## Begin SUPPLIED PASSAGE

By Admin · Mar 1, 2026 · Updated Apr 24, 2026 · 29 views · 2 min read

What Are Signals?

Signals are software interrupts sent to processes in Linux to notify them of events. They are a fundamental mechanism for process control, allowing you to terminate, pause, resume, or request graceful shutdowns of programs running on your Breeze.

Common Signals

  • SIGTERM (15) -- requests graceful termination; the default signal sent by kill
  • SIGKILL (9) -- forces immediate termination; cannot be caught or ignored
  • SIGHUP (1) -- hangup signal; often used to reload configuration
  • SIGINT (2) -- interrupt from keyboard (Ctrl+C)
  • SIGSTOP (19) -- pauses a process; cannot be caught
  • SIGCONT (18) -- resumes a paused process
  • SIGUSR1/SIGUSR2 (10/12) -- user-defined signals for custom behavior

Sending Signals

# Send SIGTERM (default, graceful shutdown)
kill 1234

# Send SIGKILL (force kill)
kill -9 1234

# Send SIGHUP (reload config)
kill -HUP 1234

# Send signal by name
kill -SIGTERM 1234

# Kill all processes by name
killall nginx
pkill -f "python app.py"

## End SUPPLIED PASSAGE

• _EXERCISE AIM_:
In the Linux signals article, which signal does kill send by default? The material that comes next isn't needed for the task.

## Begin RECORD EXCERPTS

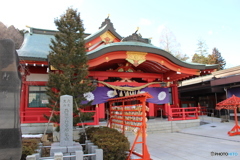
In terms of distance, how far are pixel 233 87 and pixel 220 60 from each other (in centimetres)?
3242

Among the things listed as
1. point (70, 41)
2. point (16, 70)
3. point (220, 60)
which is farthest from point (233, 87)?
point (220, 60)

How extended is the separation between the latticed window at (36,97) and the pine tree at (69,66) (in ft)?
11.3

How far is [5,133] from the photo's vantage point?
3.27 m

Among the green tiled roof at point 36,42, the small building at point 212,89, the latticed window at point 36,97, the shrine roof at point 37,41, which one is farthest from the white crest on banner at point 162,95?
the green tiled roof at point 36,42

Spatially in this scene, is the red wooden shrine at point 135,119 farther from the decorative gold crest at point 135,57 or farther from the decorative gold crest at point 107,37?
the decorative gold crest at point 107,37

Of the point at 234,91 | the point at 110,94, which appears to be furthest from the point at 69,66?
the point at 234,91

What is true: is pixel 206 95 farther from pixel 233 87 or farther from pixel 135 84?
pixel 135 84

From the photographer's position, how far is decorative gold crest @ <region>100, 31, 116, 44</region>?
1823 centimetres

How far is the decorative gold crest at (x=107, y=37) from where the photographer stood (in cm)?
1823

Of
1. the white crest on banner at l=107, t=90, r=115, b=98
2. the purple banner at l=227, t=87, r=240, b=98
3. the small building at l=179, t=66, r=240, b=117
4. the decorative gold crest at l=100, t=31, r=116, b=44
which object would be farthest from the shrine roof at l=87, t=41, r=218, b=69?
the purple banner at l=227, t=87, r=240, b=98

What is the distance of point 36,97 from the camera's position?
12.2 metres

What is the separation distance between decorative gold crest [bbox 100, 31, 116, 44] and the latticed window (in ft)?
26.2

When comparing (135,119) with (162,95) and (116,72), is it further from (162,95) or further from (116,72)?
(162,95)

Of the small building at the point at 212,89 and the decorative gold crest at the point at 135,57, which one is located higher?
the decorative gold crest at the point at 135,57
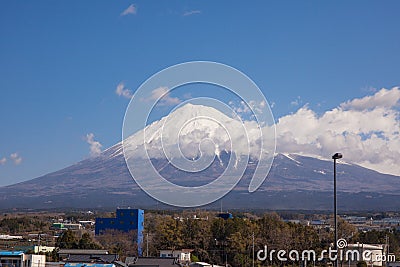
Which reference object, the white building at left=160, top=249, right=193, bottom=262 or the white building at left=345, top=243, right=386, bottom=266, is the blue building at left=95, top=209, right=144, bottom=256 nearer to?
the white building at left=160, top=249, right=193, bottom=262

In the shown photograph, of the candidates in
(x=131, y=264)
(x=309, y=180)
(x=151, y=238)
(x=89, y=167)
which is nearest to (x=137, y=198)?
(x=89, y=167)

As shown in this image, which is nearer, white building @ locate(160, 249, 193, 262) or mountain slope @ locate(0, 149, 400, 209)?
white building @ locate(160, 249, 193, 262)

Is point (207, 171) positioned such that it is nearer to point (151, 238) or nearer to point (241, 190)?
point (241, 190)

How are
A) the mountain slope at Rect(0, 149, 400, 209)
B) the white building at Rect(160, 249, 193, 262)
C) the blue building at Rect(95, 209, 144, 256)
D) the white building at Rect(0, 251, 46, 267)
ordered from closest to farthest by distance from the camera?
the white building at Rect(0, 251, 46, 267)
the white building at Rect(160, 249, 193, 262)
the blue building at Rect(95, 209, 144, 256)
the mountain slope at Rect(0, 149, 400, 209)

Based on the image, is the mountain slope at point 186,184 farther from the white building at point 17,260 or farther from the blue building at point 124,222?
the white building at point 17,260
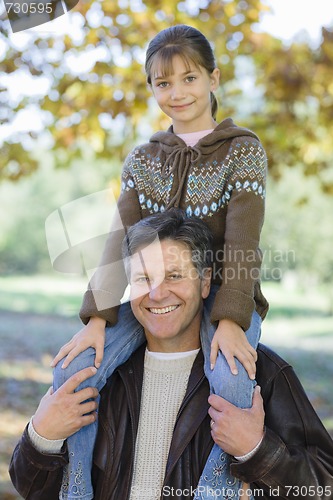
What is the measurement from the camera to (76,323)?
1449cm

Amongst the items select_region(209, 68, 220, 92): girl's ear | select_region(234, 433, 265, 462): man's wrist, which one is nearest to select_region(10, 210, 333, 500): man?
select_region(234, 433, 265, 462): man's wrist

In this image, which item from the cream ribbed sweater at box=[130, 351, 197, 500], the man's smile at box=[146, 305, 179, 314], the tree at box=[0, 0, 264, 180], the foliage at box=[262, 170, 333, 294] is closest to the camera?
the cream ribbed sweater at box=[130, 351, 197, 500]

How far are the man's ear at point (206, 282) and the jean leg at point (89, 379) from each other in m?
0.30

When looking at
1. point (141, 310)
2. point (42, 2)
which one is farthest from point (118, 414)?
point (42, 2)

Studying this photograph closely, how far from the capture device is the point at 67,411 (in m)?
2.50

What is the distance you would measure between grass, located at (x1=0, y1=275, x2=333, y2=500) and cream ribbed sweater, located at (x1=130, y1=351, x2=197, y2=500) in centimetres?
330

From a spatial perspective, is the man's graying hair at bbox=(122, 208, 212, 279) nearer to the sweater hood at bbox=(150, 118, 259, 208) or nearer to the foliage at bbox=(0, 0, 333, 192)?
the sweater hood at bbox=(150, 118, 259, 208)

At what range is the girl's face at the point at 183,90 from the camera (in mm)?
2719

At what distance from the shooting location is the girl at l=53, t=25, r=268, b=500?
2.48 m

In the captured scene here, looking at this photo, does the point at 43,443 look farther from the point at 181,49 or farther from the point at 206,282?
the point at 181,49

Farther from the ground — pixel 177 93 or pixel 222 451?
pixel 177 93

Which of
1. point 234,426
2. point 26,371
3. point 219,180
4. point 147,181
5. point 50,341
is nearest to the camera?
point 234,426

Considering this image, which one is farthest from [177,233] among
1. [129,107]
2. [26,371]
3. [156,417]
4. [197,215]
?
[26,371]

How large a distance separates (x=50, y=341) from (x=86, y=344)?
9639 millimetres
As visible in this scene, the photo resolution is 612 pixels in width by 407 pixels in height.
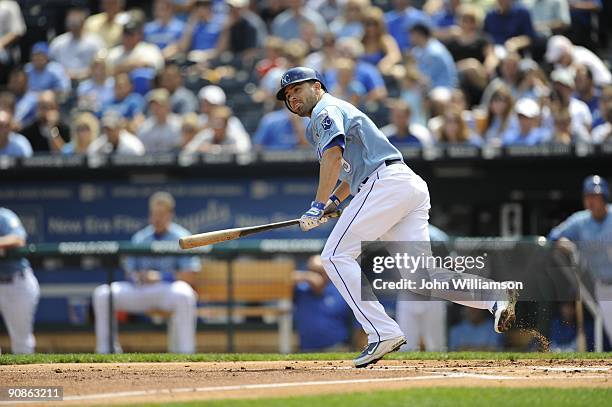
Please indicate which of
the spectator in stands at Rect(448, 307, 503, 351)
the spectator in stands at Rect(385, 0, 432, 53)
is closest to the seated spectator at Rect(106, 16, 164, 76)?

## End RECORD EXCERPTS

• _TASK RESPONSE_:
SIGTERM (15)